I took an action as noted in "focus group" minutes by Eve..

> NEW ACTION: Jeff to send out email about possible URI constraints and 
> identity definitions we should consider imposing in the case of SAML's 
> unique identifiers.

Below's what I came up with to kick off this discussion. It's organized like 

  Further thoughts...
  Notes and References...

There's many subtleties to all of this, and I've undoubtedly either/both 
overlooked some or made too much of some. It's taken a while to find and wade 
thru (or skim) applicable docs, and then write this up -- much longer than I'd 
originally thought, so apologies for its tardiness. It's time to have other 
eyes'n'minds take a look at this.



From the focus group minutes [1]:
> >- URIsForAssertionIDs: What are the pros and cons?  What other
> >  methods are there?
> DS-4-04: URIs for Assertion IDs: (still open after today)
> Eve, with help from Dave, gave a short tutorial on the problems with
> URI  identity in XML namespace names.

There followed a brief discussion in which we touched upon various aspects of 
this problem space. We terminated the discussion upon issuing the above "new 
action". (the discussion as-documented in the aforementioned minutes is 
attached below for reference [1])

Further background, in the form of the specs for AssertionID and Issuer from 
draft-sstc-core-07 are excerpted at [2].

Relevant, recent discussion on security-services@lists.oasis-open.org...

Hal said in 

> 5. In 1.3.1 I don't understand the intended purpose of AssertionID. 

PHB replied in

> The AssertionID provides a unique reference for the assertion. ...

> Within SAML 1.0 the principle use of an AssertionID would be to allow
> one assertion to reference another (see previous Tim discussion) thus
> allowing statements of the form `this assertion was constructed from
> that assertion'.

> The principle use of the AssertionID however would be in systems built
> around SAML, they provide the basis for audit and accountability for
> example. If a system is built that allows for second order logic
> (assertions may be true or false and other assertions may make
> statements about validity (c.f. TASS meta-assertions)), then an
> assertionID is essential. 


The stated purpose of the AssertionID element is as an "assertion unique 
identifier" [2]. The stated syntax of this identifier is a URI [3]. Implicit 
in this line of thinking is a notion that URIs may be created (aka "minted")

- **Exercises**
1. Who does the SAML email say gave the focus group tutorial or posted in the mailing-list exchange it quotes?
2. Which lines of the records contain the string "shoes"? Report each of those lines in full, and note that case counts.

- **The input**
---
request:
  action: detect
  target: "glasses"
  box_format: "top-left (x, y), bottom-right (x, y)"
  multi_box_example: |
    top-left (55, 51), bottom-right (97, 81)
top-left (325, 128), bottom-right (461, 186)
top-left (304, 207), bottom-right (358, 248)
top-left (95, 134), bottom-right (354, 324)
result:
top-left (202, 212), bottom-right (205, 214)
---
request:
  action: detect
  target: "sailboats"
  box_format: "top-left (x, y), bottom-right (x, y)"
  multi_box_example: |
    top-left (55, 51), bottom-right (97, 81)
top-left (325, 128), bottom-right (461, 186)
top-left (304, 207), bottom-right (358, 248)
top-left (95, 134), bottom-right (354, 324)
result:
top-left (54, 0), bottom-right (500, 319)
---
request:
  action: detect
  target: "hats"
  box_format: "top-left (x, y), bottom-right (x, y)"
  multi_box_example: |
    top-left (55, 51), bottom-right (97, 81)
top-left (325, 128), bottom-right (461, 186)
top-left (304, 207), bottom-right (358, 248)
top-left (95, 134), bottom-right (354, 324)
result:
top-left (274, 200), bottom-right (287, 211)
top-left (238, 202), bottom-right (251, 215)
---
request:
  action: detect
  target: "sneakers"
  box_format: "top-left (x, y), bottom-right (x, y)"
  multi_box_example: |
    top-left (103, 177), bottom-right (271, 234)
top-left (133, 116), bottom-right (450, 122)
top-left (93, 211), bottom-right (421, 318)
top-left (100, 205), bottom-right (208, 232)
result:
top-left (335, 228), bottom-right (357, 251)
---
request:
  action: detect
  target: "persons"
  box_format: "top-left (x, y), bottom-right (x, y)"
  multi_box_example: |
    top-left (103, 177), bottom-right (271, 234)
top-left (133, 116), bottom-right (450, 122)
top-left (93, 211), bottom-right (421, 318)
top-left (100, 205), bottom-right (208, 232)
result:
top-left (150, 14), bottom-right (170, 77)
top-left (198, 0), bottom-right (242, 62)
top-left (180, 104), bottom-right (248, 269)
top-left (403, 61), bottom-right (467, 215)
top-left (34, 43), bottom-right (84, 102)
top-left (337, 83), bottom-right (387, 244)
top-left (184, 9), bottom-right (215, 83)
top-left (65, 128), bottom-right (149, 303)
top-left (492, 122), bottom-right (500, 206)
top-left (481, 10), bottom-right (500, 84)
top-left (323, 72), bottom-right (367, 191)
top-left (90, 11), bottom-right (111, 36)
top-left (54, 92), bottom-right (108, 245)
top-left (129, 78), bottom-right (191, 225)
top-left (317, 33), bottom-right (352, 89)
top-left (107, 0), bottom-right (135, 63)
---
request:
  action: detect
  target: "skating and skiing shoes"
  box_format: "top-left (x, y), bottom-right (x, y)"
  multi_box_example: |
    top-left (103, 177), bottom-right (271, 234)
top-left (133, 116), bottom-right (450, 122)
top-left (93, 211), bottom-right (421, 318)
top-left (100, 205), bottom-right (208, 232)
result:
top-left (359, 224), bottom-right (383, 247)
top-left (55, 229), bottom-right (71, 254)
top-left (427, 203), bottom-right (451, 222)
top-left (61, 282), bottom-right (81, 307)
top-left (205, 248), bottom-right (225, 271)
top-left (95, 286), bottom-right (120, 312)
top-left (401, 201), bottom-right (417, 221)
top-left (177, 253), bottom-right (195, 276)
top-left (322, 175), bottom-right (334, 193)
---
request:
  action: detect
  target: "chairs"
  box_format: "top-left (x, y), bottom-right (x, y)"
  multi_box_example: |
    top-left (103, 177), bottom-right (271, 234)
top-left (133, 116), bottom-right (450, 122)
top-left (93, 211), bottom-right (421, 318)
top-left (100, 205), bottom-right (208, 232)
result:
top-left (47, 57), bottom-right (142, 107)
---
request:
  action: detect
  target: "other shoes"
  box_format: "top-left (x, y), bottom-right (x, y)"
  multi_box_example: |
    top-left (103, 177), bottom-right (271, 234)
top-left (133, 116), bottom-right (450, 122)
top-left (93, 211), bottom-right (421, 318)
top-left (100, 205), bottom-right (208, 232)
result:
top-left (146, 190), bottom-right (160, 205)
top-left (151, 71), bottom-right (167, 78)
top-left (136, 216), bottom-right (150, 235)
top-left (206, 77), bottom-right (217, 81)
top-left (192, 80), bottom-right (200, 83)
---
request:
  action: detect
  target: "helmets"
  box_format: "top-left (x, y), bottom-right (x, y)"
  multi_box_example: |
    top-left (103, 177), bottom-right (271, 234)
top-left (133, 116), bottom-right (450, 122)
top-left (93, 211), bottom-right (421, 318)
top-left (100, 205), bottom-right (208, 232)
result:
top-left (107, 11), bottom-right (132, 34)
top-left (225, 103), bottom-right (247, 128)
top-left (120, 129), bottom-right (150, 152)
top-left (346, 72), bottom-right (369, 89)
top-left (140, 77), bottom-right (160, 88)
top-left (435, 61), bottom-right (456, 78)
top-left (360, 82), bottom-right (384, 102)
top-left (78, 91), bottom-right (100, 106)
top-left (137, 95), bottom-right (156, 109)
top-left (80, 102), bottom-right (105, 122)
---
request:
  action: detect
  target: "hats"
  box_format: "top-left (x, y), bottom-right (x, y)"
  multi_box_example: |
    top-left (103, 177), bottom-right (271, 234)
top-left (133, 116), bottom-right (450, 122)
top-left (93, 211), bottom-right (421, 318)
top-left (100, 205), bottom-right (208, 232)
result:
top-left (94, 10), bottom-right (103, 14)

---

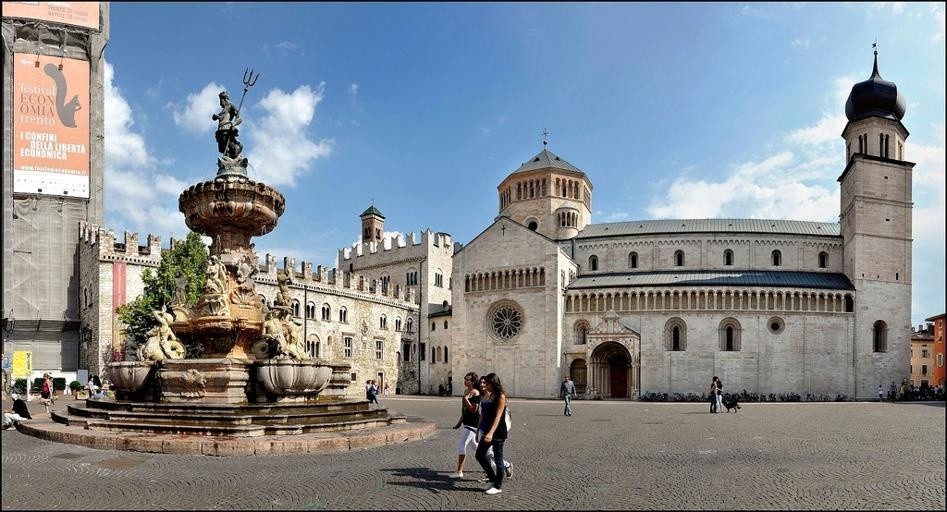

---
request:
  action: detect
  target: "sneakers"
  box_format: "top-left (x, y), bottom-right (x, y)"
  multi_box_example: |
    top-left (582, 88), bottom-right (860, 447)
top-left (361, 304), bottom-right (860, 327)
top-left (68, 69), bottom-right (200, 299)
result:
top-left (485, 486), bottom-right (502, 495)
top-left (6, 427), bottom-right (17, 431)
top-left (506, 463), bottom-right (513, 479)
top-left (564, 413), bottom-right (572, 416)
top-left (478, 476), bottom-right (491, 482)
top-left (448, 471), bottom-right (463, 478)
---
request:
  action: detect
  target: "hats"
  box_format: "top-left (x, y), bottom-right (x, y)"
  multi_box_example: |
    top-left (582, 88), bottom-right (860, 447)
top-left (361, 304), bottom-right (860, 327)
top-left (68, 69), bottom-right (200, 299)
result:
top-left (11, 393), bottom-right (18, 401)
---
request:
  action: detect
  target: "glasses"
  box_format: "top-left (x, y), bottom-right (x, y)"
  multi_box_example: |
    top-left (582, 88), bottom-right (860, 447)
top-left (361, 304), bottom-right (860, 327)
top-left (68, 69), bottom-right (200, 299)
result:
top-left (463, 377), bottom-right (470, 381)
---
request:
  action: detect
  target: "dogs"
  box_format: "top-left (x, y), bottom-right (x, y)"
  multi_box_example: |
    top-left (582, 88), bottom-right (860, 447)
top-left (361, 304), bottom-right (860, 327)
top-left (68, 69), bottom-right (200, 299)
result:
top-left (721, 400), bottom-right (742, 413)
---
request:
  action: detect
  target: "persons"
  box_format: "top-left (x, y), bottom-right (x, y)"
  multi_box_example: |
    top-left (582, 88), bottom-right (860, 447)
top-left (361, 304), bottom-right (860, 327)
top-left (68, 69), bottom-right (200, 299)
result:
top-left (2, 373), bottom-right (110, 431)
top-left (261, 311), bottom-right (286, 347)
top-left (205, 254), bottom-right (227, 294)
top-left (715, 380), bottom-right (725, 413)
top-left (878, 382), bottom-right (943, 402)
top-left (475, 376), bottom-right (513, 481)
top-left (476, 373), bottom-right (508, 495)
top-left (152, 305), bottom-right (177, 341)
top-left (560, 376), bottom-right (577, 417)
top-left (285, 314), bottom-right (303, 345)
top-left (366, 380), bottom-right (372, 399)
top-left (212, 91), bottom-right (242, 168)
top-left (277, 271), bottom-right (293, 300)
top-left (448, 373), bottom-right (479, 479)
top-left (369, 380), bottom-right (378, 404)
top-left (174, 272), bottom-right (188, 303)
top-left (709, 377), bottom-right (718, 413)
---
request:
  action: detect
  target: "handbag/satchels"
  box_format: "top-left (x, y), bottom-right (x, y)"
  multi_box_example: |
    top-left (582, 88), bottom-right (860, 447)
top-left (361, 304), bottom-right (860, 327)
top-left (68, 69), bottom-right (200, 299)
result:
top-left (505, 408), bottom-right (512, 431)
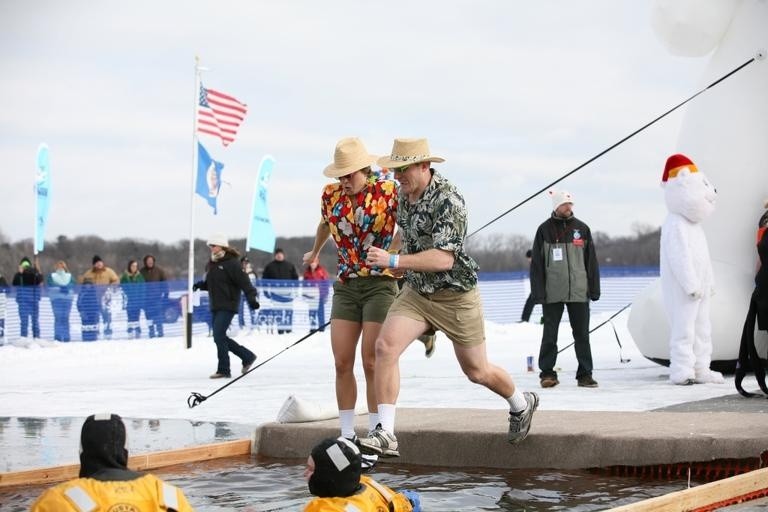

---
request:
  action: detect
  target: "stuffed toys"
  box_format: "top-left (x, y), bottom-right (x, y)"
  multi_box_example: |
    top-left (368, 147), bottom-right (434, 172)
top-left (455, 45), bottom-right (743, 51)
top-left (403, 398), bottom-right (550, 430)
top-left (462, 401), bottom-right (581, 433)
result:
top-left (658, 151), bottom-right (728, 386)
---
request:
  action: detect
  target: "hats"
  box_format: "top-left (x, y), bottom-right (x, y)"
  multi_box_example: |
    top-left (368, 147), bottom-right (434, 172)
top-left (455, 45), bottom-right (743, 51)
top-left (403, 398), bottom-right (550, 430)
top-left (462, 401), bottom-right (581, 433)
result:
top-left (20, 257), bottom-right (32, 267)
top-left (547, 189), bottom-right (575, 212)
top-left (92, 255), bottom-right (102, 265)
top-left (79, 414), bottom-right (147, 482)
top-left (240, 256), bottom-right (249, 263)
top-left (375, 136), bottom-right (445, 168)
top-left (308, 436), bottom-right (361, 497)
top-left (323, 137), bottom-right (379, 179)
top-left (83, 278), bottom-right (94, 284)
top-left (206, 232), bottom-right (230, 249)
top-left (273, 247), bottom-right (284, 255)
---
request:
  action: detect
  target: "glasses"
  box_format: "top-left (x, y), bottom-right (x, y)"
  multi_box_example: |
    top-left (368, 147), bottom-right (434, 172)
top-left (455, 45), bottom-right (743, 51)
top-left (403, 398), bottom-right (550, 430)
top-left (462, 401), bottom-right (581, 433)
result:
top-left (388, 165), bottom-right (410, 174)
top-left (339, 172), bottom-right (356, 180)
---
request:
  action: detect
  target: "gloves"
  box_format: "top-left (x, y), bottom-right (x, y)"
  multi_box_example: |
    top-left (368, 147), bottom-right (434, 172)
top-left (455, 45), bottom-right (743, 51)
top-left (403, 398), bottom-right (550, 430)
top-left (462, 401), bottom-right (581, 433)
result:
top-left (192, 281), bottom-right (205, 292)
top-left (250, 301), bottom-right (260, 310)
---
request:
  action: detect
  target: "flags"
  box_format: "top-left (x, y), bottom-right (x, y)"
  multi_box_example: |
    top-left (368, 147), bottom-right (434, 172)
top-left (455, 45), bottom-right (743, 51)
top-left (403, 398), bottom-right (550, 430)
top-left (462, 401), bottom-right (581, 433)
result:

...

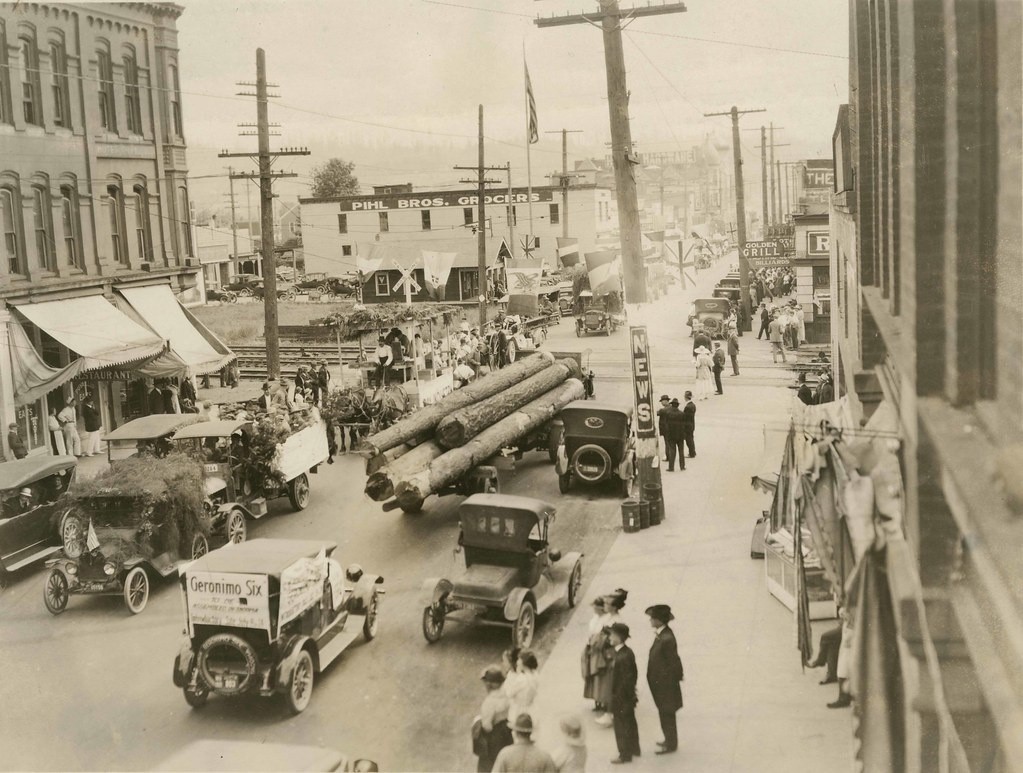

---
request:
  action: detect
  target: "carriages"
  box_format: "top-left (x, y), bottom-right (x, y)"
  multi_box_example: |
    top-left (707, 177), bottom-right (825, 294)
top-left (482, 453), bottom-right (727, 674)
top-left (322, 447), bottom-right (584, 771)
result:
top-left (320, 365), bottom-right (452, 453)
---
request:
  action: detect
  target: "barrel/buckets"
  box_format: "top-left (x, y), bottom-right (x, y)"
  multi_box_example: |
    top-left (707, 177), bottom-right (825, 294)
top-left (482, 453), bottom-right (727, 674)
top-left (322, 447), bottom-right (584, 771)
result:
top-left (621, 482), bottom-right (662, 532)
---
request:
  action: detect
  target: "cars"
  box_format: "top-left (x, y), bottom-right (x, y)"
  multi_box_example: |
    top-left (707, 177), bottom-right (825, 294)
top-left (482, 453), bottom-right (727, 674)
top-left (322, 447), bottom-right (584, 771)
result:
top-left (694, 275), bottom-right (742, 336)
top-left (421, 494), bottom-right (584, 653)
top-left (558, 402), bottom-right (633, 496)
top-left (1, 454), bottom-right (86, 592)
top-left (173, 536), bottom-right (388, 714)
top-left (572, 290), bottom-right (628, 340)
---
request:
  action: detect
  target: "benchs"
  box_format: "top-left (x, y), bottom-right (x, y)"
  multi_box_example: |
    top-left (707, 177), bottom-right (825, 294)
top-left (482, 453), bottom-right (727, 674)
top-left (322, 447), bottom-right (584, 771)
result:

- **Responses**
1. Eve, Dave, Hal, PHB

2.
  target: "skating and skiing shoes"
  target: "other shoes"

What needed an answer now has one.